69.Bölüm

15.2K 1.3K 46
                                    

8 Ay Sonra

Tahir o gün acile zar zor yetişti.
Hastane koridorunda Asiye'nin ve ailesinin trafik kazası yaptığını öğrenen adam karnında ki masuma bir şey olma korkusu ile doktorun yanına ağır adımlarla gelişini bekledi.
"Asiye Civan'ın kocası siz misiniz ?"
"Evet evet durumu nasıl ? Bebek ona bir şey oldu mu ?"
"Beyfendi sakin olun şuraya oturun ."
Giden genç doktorun arkasından bakan adam ne düşüneceğini şaşırmıştı.
İki elinin arasına aldığı başını yere eğmiş neler olacağını düşünürken ,giden genç doktor ile yanında yaşça daha büyük olan doktorun ayak sesleri ile başını çevirdi görür görmez ayağa kalktı.
"Merhaba Tahir bey ,daha önce karşılaşmıştık ben Asiye'nin doktoruyum."
"Evet hatırlıyorum ,Yıldız hanım değil mi ?"
Kadın başını aşağı yukarı sallayıp adamın eline dokundu.
"Asiye buraya getirildiğinde iç kanaması vardı.
Bebeğin doğumu başladığı için karınız önce onun hayatını kurtarmamızı istedi."
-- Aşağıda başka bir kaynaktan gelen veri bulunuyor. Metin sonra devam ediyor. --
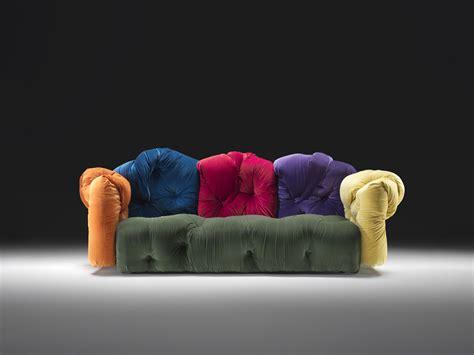 divani coloratissimi monicolour divani coloratissimi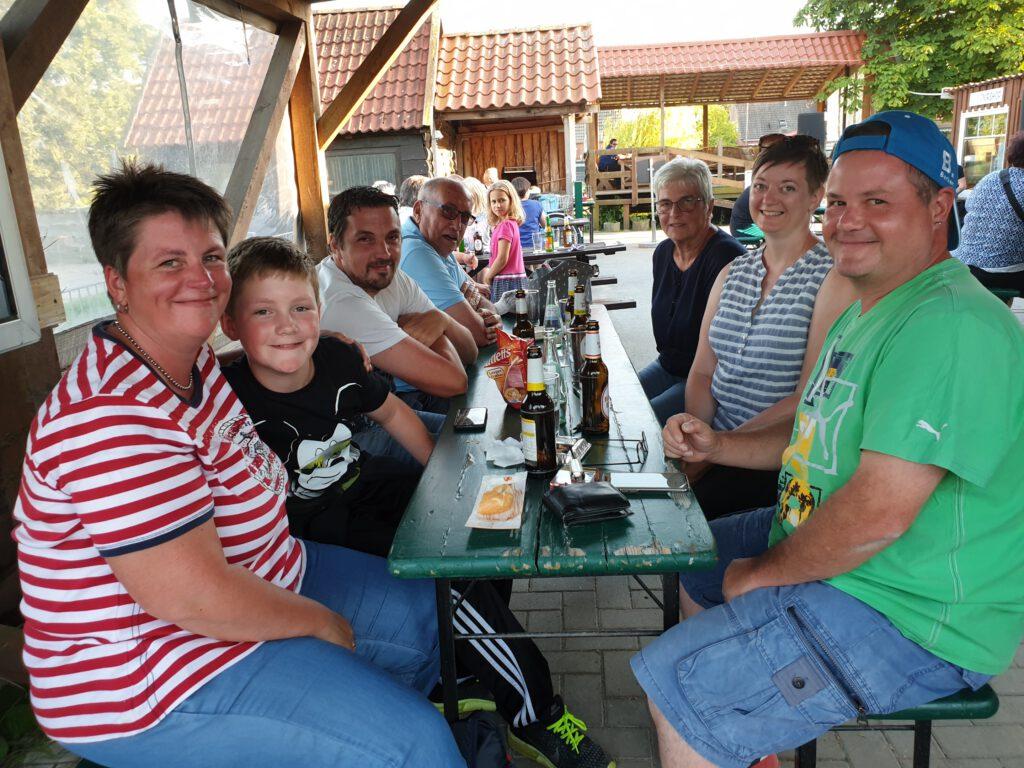 Familientreffen der Familie Lauer aus dem Saarland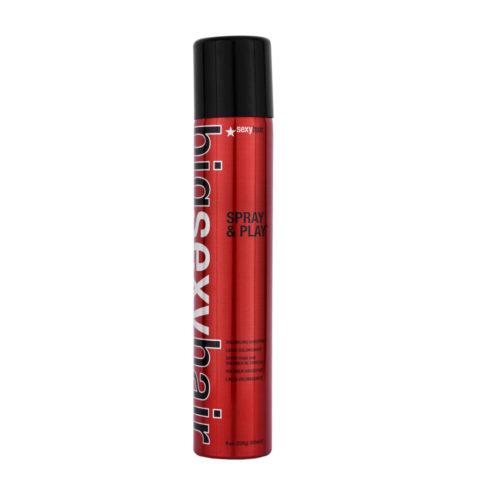 Big Sexy Hair Spray & Play Volumizing hairspray 300ml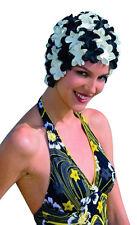 da donna Nero & BIANCO Petali di fiore vecchio stile cuffia nuoto Cappello Fashy
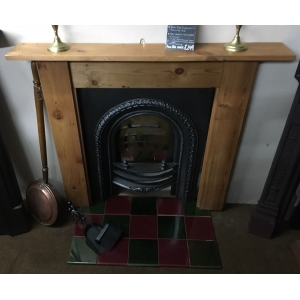 SPECIAL OFFER FIREPLACE PACKAGE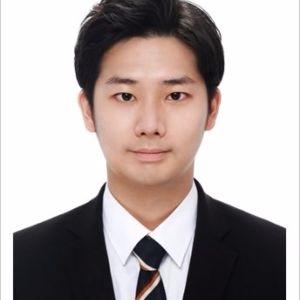 김재평 선생님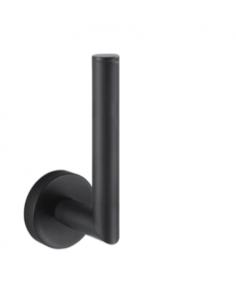 Uchwyt na zapasową rolkę papieru toaletowego Stella Classic czarna 07.441-B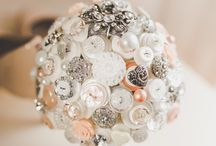 Alternative Wedding Bouquets by I Heart Buttons / 0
Tahir kadının sözleri ile elinin titrediğini hissetti .
"Anlamadım ,Asiye'ye ne oldu ?"
"Başınız sağolsun Tahir bey !" Deyip titreyen ellerine dokunan kadının gözlerinin içine çaresizlikle baktı.
"Peki bebek o ?"
"Yaşıyor fakat şu an yoğum bakımda ! Kazada o da darbe almış . " deyince adamın gözlerinden yaşlar dökülmeye başladı.
Yoğum bakımın önüne geldiğinde küçücük bir bedene takılı fişlerle gözlerinden akan yaşları tutamadı.

Küçük masum bir bebek dünyaya geldiği gün tüm ailesini kaybetmişti .
Tahir kendi çocukluğunu annesinin ölümünden sonra babasının evlendiği kadının ona yaptıklarını hatırlayınca derin bir nefes alıp yaşam mücadelesi veren küçük kızına sır verir gibi fısıldadı.
"Nolur yaşa sakın pesetme benim senden başka ailem yok .Sende gidersen ben yaşayamam ."

Sonraki günlerde uzak akrabalar cenaze işlerini halledip bir bir evlerine gitti .
Tahir her gün uyanır uyanmaz hastaneye gidiyor kızının gün gn büyüdüğü zamanları ,iyileşmesini sabırla bekliyordu.

Doktor kızının hayati tehlikesini atlattığını söylediğinde adam tek başına hastane koridorun mutluluktan ağladı Allah'a mucizesi için şükürler etti.

Hastaneden çıktığında kucağında ki küçük kızı ile bir başına nereye gideceğini düşündü.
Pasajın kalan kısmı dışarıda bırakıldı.